CB400 SUPER FOURという英雄【その4】を読む

「鬼に金棒、CBにHYPER VTEC」……。1999年の全面刷新以降もスーパーフォアの快進撃は止まりません。装備を充実したりカラーオーダープランを開始。ハイパーVTECも2002年に“SPEC Ⅱ”、翌2003年には“SPEC Ⅲ”へと矢継ぎ早に改良が重ねられ、完成度は高まるばかり。そして2005年、今も絶大な人気を誇る「アイツ」が登場いたします!

2008_CB400

●写真はキャブレターから電子制御燃料噴射システム(PGM-FI)への変更とともに、エンジン本体にもさらなる改良がなされ、“HYPER VTEC Revo(レボ)”として新たに搭載された2008年モデルのカタログ表紙より。まだ「主役はあくまでネイキッドのスーパーフォアだ!」感がにじみ出ています(笑)。CB400SF/SBは以降も厳しくなっていった排出ガスや騒音などの環境諸規制に細かく対応しつつ平成を完走して令和の時代へ! ふと周囲を見渡すと1990年代に覇を競った直4ライバルたちは軒並み姿を消していました……

ネイキッドモデルにカウリングが付いたら……!?

“ホリエモン”こと堀江貴文社長率いるライブドアの「ニッポン放送株式大量取得」がホットな話題となっていた2005年の春、バイク業界にも激震が走ります。

テレビ局 イメージ

●小さな親会社ニッポン放送と大きな子会社フジテレビという“ねじれ状態”を突いて、ライブドアが敵対的買収を実施。
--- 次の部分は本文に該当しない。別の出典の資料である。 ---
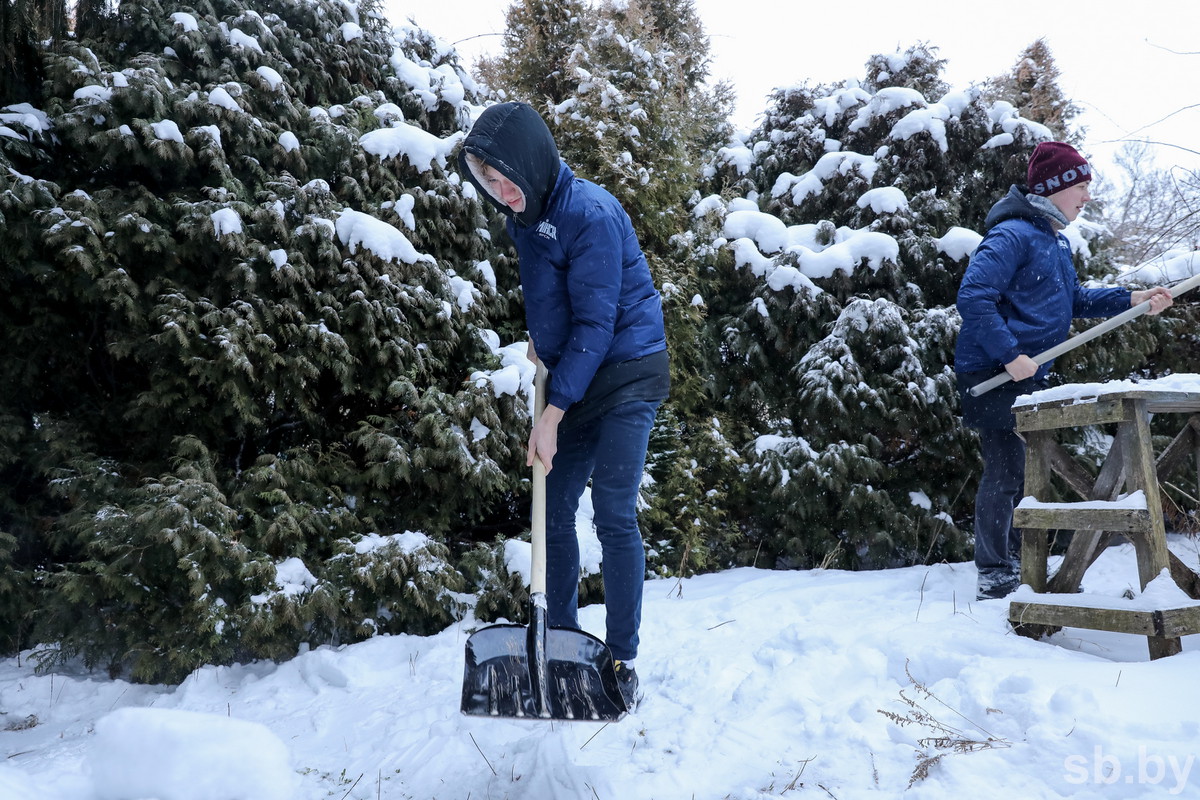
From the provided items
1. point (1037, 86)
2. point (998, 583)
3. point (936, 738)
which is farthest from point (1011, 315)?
point (1037, 86)

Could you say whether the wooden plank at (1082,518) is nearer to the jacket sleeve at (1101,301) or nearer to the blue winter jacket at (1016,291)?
the blue winter jacket at (1016,291)

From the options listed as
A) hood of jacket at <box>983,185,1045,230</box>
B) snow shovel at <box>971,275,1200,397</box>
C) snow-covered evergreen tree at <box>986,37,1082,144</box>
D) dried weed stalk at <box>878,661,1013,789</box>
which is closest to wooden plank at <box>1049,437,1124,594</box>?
snow shovel at <box>971,275,1200,397</box>

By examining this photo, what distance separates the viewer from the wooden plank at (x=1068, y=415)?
2580mm

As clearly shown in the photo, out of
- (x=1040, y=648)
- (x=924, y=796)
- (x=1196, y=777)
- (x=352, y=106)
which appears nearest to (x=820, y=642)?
(x=1040, y=648)

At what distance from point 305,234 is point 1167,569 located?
3.78m

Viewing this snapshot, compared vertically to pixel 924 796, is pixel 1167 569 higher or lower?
higher

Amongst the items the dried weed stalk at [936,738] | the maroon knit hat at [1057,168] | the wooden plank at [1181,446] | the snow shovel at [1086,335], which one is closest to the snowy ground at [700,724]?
the dried weed stalk at [936,738]

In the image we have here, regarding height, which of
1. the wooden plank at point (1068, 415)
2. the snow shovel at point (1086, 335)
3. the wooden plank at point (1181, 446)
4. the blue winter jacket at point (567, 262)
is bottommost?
the wooden plank at point (1181, 446)

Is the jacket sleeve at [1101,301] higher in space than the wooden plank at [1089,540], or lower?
higher

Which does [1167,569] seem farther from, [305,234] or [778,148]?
[778,148]

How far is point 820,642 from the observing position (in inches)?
109

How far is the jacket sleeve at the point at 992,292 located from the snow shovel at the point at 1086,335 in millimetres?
94

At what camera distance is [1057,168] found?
3.26 meters

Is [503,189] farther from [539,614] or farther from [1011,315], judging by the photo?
[1011,315]
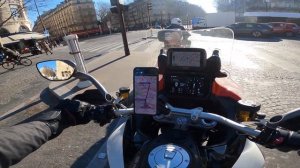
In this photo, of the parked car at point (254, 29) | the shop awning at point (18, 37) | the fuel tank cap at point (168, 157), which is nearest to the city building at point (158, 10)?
the shop awning at point (18, 37)

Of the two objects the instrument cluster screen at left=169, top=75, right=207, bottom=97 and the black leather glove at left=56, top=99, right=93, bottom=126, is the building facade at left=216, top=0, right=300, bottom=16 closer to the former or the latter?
the instrument cluster screen at left=169, top=75, right=207, bottom=97

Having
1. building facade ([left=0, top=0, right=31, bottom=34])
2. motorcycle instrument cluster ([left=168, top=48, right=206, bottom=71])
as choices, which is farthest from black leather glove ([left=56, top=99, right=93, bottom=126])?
building facade ([left=0, top=0, right=31, bottom=34])

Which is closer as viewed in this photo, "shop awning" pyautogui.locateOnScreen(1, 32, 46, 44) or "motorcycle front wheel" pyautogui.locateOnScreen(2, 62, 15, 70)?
"motorcycle front wheel" pyautogui.locateOnScreen(2, 62, 15, 70)

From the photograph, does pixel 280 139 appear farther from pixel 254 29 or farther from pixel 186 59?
pixel 254 29

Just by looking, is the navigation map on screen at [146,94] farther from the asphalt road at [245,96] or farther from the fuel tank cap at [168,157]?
the asphalt road at [245,96]

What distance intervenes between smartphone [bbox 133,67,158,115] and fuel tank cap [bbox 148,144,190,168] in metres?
0.22

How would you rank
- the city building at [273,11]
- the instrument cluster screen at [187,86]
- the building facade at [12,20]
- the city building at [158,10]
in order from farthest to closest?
the city building at [158,10], the building facade at [12,20], the city building at [273,11], the instrument cluster screen at [187,86]

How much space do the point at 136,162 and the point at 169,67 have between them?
0.86 meters

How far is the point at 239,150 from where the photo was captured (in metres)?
1.79

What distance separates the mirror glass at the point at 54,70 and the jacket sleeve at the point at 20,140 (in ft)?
2.38

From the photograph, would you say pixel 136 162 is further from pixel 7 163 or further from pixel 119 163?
pixel 7 163

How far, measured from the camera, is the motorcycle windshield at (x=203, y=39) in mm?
3146

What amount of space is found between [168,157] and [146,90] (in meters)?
0.41

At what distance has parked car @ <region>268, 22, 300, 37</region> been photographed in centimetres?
2256
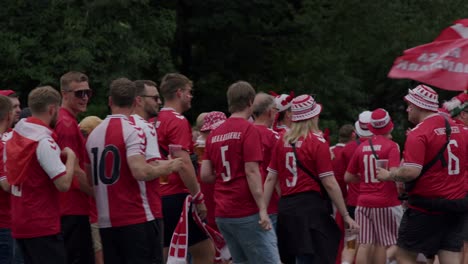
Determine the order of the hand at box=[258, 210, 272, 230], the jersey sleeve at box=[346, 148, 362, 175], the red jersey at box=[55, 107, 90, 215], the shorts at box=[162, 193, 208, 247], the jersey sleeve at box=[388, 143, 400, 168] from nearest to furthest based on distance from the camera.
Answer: the red jersey at box=[55, 107, 90, 215] → the hand at box=[258, 210, 272, 230] → the shorts at box=[162, 193, 208, 247] → the jersey sleeve at box=[388, 143, 400, 168] → the jersey sleeve at box=[346, 148, 362, 175]

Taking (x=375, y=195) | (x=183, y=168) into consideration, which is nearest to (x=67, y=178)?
(x=183, y=168)

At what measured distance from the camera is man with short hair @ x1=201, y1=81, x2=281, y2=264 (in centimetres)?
915

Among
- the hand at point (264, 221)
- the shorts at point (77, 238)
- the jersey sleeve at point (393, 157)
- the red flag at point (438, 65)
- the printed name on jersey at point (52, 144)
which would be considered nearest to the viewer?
the red flag at point (438, 65)

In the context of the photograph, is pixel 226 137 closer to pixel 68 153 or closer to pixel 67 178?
pixel 68 153

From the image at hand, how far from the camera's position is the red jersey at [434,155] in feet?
31.7

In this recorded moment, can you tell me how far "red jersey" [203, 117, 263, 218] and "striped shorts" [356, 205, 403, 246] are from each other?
3.14 metres

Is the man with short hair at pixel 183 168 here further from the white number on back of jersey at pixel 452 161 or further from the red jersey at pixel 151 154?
the white number on back of jersey at pixel 452 161

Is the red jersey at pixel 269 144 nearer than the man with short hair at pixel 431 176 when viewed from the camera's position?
No

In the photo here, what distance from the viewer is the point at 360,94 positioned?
30.5 metres

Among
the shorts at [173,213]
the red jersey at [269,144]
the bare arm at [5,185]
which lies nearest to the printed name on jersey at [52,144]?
the bare arm at [5,185]

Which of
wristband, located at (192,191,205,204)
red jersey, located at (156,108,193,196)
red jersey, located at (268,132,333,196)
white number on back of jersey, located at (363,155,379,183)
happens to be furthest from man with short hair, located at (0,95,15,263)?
white number on back of jersey, located at (363,155,379,183)

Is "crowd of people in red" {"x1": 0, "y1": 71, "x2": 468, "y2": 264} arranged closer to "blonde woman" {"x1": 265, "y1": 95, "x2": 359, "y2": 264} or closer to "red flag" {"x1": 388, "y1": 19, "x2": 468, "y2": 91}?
"blonde woman" {"x1": 265, "y1": 95, "x2": 359, "y2": 264}

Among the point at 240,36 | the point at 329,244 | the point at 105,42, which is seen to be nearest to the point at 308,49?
the point at 240,36

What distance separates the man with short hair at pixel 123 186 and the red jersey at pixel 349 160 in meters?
5.21
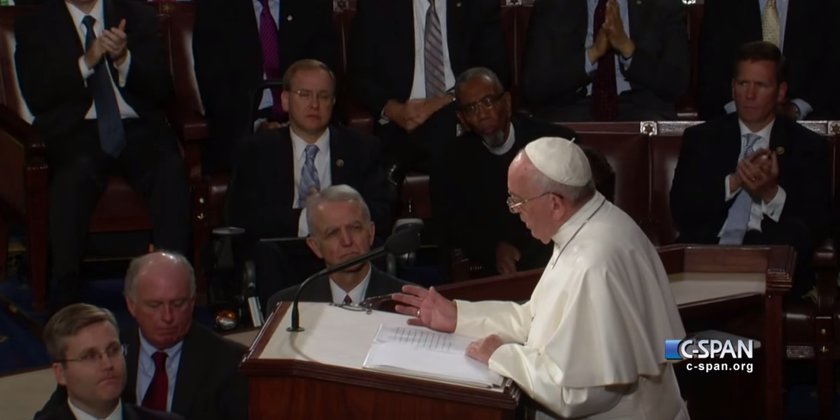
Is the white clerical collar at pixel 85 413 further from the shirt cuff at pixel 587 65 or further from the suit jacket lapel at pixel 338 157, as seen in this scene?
the shirt cuff at pixel 587 65

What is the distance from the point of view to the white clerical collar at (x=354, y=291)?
466 centimetres

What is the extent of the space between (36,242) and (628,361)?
142 inches

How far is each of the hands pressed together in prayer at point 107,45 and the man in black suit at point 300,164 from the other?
825mm

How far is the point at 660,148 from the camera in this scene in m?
6.14

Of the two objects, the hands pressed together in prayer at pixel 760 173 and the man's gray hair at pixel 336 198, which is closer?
the man's gray hair at pixel 336 198

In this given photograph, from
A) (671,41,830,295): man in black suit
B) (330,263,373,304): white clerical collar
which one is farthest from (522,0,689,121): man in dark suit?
(330,263,373,304): white clerical collar

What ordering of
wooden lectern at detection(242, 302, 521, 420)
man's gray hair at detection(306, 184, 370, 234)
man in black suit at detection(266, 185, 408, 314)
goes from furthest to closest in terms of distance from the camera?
man's gray hair at detection(306, 184, 370, 234) → man in black suit at detection(266, 185, 408, 314) → wooden lectern at detection(242, 302, 521, 420)

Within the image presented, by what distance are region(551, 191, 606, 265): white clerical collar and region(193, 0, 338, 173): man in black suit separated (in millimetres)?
3268

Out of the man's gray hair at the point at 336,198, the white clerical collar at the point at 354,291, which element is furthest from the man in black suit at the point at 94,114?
the white clerical collar at the point at 354,291

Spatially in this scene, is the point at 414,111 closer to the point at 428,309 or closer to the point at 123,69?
the point at 123,69

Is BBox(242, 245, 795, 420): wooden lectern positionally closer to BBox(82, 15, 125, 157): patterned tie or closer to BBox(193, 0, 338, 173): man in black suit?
BBox(82, 15, 125, 157): patterned tie

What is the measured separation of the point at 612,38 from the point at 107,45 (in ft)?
7.60

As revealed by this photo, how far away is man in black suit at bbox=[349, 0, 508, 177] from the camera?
6797mm

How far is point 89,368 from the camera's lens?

IT業界の風雲児が一気に巨大メディアを手に入れるのか……。ワイドショーなどでは連日大騒ぎでした。どんな決着になったのかは各自でお調べください(笑)

 

ネイキッド界の絶対的王者として君臨してきた1300そして400のCB-スーパーフォアシリーズに、相次いでハーフカウルを装着した「スーパーボルドール」タイプ追加されたのです(2005年2月に1300、400は3月に登場)。

2005年CB400スーパーボルドール

●CB400スーパーボルドールのツートーンタイプ。本体価格は税抜きで72万円。当時はまだ消費税が5%だったので(遠い目)、税込みでも75万6000円でありました。初代に追加されたビキニカウルの“バージョンR”は不評を買ってしまいましたが、フレームマウントのハーフカウルは形状もカラーリングもガチ決まりで、すぐ市場へ受け入れられていきます。実際、防風性もよく考えられており、SF比で高速巡航が圧倒的に楽チンに……

CB400SBの小物入れ

●ハーフカウルの左右には容量1ℓの小物入れまで設定あり。写真は右側(鍵なし)で、左側のそれはキーロックが可能という細やかな配慮が嬉しい。まだバイク用ETCがなかった時代、高速道路入り口でもらったチケットをここへポンと放り込んでおけるのは、本当に便利でした〜

 

「ん? もうこれ、ネイキッドではないよな……。裸じゃなくなったハーフカウル付きの車両は“タンキニモデル”とでも言えばいいのかなぁ~っ? ワハハハ」と筆者がモーターサイクリスト編集部内で大声を出しても周囲にいたスタッフやアルバイトくんからは何ひとつ反応はなし

タンキニイメージ

●え〜、言わずもがなではありましょうけれど、タンキニとは「タンクトップ」と「ビキニ」を組み合わせた造語です。CB400スーパーボルドールのリリースを一読して、ハーフカウルという響きに上イラストのような連想と妄想が膨らんだ妄想サイクリスト、いやモーターサイクリスト編集部時代の筆者。……変態か!

 

1992年、CB400SFのデビュー当時は水もしたたる20代前半、血気盛んなアルバイトだった不肖オガワも37歳になっており、受けないオヤジギャグばかり飛ばしている自称中堅メタボ中年に対する冷ややかさは絶対零度に近づく勢いだったのです(涙)。

高速でのバイクタンデムは40年間できなかった!

そんなヨタ話はともかくスーパーボルドール登場の背景には、2005年4月1日から実施された「高速道路の二人乗り解禁」がありました。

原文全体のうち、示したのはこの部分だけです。